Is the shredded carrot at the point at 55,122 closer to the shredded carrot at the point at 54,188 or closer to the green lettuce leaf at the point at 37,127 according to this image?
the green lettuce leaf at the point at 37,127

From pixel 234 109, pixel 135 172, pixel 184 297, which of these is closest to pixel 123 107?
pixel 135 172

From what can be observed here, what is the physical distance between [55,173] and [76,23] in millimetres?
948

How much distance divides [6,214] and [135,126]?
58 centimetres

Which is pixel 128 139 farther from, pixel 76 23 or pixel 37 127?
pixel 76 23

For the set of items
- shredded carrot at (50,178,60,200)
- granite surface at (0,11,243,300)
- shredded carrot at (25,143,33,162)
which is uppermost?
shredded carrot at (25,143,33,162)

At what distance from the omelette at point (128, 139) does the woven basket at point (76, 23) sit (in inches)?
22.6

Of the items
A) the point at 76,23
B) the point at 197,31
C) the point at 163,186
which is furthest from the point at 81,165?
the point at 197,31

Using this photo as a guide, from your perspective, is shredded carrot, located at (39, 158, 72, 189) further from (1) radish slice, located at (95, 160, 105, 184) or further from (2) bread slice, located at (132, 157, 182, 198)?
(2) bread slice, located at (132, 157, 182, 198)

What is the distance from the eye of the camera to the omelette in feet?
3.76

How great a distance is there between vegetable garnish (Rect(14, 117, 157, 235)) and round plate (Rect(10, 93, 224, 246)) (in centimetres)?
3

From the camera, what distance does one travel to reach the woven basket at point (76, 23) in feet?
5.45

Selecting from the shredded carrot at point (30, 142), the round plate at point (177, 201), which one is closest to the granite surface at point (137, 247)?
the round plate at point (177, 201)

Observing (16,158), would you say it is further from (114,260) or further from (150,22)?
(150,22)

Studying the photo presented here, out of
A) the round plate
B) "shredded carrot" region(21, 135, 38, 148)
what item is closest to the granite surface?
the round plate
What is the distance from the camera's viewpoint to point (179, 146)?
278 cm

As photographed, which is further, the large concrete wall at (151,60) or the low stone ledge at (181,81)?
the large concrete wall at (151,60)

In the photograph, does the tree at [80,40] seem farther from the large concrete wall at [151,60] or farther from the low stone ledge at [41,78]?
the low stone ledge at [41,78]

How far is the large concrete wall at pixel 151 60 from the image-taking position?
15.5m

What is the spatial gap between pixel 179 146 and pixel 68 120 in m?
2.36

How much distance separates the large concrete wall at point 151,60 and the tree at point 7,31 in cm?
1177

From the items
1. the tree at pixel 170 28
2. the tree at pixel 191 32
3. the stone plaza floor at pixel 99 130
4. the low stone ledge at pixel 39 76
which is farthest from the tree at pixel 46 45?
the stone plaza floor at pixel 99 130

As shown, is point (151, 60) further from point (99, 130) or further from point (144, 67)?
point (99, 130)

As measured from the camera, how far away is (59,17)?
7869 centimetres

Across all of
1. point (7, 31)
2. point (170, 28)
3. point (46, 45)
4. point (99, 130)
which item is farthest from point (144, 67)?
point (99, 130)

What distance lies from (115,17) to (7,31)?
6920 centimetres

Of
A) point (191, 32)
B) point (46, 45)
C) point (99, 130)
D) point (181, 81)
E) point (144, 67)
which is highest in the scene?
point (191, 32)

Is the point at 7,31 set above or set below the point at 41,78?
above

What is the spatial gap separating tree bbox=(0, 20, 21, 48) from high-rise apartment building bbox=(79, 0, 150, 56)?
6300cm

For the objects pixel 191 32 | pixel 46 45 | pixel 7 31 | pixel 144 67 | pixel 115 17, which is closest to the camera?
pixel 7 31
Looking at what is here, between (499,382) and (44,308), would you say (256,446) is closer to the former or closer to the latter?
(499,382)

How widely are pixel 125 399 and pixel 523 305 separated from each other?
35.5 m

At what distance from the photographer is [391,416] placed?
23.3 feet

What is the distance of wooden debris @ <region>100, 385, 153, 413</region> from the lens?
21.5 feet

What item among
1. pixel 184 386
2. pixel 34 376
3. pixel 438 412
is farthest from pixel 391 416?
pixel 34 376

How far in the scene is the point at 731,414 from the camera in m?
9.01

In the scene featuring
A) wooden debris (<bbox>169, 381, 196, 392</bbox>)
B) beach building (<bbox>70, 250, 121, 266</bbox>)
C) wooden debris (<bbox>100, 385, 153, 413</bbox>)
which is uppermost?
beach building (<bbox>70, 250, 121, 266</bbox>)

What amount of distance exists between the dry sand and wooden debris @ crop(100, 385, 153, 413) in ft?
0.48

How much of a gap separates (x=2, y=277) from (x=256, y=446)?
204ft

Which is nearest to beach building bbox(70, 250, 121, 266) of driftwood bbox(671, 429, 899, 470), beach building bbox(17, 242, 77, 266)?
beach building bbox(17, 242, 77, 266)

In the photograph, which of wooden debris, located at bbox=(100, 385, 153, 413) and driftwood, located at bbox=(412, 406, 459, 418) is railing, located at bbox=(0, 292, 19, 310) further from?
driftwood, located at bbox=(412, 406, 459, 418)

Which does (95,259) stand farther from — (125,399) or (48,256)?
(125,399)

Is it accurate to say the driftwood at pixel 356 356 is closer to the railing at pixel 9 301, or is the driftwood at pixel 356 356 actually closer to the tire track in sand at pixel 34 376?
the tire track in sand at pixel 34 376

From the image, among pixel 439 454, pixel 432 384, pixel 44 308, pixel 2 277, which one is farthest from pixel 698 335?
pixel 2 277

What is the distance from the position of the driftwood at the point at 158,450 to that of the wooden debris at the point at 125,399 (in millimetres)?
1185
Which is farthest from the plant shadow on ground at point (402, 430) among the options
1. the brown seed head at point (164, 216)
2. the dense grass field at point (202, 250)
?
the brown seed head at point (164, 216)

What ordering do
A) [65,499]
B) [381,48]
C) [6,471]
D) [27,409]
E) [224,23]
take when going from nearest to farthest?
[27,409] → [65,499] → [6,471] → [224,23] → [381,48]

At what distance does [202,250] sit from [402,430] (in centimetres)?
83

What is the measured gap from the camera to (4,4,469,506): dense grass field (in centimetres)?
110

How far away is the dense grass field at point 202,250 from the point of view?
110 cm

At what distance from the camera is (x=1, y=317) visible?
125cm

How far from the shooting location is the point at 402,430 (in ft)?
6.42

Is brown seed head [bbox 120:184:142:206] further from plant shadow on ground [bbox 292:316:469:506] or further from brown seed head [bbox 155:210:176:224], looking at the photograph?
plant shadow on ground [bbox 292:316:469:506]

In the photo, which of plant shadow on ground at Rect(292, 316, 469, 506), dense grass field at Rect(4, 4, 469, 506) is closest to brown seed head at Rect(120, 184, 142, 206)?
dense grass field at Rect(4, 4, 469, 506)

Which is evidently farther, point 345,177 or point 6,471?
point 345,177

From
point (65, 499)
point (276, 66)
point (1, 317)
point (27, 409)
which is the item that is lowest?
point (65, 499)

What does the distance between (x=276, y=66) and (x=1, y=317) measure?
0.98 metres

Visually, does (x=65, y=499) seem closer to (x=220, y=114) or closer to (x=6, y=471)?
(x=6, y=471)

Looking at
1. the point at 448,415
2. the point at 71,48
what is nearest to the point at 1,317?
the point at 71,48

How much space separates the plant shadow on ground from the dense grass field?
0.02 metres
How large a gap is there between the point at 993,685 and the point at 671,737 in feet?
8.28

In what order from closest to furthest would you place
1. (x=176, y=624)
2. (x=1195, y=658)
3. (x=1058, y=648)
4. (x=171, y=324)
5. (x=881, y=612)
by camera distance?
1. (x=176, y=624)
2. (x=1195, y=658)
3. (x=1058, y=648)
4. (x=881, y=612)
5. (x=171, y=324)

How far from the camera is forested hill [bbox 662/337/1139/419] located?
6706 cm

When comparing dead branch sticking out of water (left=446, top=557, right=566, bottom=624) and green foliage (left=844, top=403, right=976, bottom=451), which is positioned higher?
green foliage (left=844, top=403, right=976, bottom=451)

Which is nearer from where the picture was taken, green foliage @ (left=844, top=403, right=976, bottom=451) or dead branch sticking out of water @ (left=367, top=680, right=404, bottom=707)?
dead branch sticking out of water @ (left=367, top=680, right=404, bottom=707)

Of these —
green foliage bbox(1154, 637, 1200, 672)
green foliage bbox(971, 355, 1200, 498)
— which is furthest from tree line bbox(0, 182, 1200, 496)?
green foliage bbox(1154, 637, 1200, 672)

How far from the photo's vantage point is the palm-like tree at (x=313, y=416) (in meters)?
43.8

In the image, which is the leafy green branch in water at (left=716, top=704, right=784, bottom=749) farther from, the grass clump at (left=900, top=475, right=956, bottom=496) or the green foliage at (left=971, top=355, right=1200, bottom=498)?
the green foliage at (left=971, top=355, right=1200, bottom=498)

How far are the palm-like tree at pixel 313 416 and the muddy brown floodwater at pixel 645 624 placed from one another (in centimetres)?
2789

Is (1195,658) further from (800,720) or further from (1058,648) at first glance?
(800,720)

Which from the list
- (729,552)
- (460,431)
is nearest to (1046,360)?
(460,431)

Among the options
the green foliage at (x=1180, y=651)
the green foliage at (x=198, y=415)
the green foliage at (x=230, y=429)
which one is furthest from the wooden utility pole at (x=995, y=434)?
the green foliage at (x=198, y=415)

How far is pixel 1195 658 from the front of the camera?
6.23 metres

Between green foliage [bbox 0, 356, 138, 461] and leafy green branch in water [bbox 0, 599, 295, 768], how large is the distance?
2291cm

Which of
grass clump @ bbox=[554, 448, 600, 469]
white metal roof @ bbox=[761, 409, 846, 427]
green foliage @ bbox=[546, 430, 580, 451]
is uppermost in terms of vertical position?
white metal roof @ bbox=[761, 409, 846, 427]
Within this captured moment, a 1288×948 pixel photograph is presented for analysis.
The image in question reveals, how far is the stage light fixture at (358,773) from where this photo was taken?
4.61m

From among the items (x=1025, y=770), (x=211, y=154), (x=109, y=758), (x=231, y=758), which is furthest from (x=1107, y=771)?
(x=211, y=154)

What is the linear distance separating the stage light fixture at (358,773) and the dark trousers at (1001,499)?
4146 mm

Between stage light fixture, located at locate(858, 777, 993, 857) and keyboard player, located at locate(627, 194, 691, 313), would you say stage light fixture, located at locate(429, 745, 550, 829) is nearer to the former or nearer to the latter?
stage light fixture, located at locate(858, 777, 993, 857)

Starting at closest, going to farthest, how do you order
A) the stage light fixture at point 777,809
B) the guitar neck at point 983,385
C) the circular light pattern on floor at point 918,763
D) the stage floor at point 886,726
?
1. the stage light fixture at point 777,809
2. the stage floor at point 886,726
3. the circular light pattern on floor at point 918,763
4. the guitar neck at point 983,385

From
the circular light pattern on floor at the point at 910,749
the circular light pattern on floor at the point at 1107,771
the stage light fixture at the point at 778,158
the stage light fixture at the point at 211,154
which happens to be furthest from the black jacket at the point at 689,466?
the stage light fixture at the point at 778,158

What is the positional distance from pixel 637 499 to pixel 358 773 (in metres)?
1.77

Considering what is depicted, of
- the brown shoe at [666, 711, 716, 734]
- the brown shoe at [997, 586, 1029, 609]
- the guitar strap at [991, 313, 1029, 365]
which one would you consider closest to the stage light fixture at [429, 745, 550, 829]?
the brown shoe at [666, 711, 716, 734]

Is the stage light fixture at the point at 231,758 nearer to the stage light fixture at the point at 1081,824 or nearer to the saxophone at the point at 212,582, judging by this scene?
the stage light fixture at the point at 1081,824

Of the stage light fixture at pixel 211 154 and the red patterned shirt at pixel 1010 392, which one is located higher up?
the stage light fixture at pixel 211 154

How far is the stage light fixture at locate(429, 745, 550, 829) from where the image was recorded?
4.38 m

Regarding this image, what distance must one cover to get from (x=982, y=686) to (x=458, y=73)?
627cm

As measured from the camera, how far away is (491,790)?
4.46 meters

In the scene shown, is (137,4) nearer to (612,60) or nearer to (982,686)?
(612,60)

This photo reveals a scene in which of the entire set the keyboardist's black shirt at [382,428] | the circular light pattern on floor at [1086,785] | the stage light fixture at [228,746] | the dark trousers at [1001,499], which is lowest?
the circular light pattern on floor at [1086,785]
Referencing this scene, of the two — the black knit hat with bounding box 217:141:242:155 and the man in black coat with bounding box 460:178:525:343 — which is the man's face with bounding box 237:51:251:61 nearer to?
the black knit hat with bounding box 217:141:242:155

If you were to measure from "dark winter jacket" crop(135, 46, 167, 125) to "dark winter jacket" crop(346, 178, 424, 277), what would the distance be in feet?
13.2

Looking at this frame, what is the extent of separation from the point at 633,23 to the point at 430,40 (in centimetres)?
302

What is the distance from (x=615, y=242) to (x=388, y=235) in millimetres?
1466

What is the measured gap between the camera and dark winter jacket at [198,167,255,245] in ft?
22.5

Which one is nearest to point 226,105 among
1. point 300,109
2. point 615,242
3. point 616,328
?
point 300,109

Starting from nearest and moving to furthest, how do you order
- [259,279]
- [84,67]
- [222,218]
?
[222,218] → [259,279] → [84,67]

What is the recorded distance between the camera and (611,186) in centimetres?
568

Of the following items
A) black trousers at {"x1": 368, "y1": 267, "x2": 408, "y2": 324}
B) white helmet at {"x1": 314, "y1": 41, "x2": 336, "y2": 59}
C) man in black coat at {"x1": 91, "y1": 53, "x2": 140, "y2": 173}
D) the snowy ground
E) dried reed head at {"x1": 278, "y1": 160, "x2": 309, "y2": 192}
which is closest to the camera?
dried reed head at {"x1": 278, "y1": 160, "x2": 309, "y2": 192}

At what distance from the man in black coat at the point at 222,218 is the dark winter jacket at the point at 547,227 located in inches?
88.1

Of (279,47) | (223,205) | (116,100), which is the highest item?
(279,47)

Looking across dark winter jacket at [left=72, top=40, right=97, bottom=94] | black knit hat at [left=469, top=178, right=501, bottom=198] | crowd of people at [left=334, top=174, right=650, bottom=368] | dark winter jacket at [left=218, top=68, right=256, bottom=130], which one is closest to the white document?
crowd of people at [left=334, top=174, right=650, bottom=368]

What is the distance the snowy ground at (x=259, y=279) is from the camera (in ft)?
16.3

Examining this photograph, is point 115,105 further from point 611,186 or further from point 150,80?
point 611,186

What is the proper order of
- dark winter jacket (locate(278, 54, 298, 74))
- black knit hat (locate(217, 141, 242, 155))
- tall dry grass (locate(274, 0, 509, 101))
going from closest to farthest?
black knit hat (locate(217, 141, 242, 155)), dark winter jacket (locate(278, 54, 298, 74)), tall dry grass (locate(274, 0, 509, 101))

◇ ◇ ◇ ◇ ◇

(WHAT NEEDS TO BE DONE) Copy out the rows word for word, starting at the line that contains "Looking at this" and ending at the line that contains "[222,218] → [259,279] → [84,67]", with both of those lines included.

(TASK RESPONSE)
Looking at this frame, what is the extent of separation from the point at 633,23 to the point at 430,40 (in centimetres)?
302

What is the distance from (x=615, y=242) to (x=388, y=235) in millimetres?
1466

What is the measured gap between the camera and dark winter jacket at [198,167,255,245] in ft?
22.5

Which one is nearest to point 226,105 among
1. point 300,109
2. point 615,242
3. point 616,328
?
point 300,109

Starting from nearest and moving to furthest, how do you order
- [259,279]
- [84,67]
- [222,218]
?
[222,218] → [259,279] → [84,67]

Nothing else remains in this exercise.